How to Fill Your Day
during the COVID19 Quarantine
You might dig out some old jigsaw puzzles. As a boy I frequently put together puzzles
during long winter Saturdays and Sundays, and still today, during the Christmas
holidays we often work? assemble? make? a puzzle. This Christmas our oldest grand-daughter
chose a 1000 piece reproduction of a
painting by Edwin Hopper from the 8 or 10 puzzle boxes in the basement cupboard--and
took over the breakfast nook with it.
Now, in this virus season, Jeri and I have made all of our
puzzles except “Vermont Farm Scene with Holstein Cows,” so it’s time to
organize a Puzzle Exchange. (Of course
we would have to wait four days before starting in on the puzzles we exchange.)
As a longtime puzzle maker, I have developed a number of
puzzle making rules or advisements:
1.
Peanut butter and jelly sandwiches are not
permissible snacks while making puzzle; popcorn is only permitted if it is
unbuttered.
2.
Singing while making puzzle is permitted and even encouraged.
Harmonizing is also encouraged and can sometimes lead to a song fest
around the piano.
3.
It’s okay to ask your fellow puzzlers if they
have seen a piece with blue-green on the bottom half and a squiggle of red in
the upper left corner. But no one is
required to respond to the request.
4.
It’s okay to say something like “Ah…finally
found that one I was looking for.
5.
It is not fair to hide a piece so you get to put
in the last piece--unless you are under 10.
6.
But it is the greatest bad taste in puzzle-making
to, after you have put a piece in, give it a slight thump (how’s that for a
split infinitive?) with your index finger.

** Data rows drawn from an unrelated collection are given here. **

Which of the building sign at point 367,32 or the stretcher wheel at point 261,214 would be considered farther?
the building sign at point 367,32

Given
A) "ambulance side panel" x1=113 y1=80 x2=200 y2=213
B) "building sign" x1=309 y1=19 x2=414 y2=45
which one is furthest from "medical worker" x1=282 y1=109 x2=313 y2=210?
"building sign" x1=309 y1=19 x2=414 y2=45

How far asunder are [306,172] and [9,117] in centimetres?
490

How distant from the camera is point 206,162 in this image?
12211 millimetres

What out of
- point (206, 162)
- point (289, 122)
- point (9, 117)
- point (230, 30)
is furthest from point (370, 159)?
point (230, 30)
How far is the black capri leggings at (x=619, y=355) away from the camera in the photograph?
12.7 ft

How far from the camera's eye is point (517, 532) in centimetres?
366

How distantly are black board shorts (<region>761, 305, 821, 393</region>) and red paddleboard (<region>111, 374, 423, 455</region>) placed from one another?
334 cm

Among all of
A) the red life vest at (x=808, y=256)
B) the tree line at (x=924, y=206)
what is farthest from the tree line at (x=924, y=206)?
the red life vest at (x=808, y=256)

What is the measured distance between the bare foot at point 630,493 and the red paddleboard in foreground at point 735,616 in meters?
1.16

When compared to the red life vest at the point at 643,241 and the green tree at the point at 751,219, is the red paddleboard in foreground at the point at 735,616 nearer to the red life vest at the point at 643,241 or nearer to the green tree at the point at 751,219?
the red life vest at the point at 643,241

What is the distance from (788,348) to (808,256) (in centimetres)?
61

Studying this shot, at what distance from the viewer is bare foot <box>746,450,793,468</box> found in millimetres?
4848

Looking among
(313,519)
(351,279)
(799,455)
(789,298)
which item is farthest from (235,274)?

This attempt at subtly saying “I just put a piece in” is the most
egregious of all puzzle making sins.
Some people are rather snobbish in their aversion to puzzle-making. “It’s such a waste of time,” they say, or,
“Why not do something that yields some lasting value? As soon as you’re finished making the puzzle,
you break it up. What good’s that?”
In contrast, I believe that in this time of virus sequestration,
few activities are more productive than making a puzzle. Our world right now is topsy-turvy. No one seems to be in control; no one knows
what should be done. It’s chaos.
Dump a puzzle on the table and there is your world: upside down
and right side up, every piece separated and all mixed up. Our job is to bring order out of the chaos
and so we set about the task: we turn
the pieces right side up; we find the side pieces and put them together; we slowly
work at making the world of the puzzle coherent, orderly, “the way it’s s’posed
to be.” Few things are more satisfying
to humans than this creating of order.
So, completing a puzzle is a small psychological triumph
over the irrationality and disorder of our time.
In fact, I am surprised no one has marketed a puzzle depicting
the magnified COVID 19 virus. Have you
noticed how beautiful they are—like something that came from a coral reef.
Perhaps a COVID 19 virus puzzle could be purchased already
made and your task would be to devise creative ways to destroy it?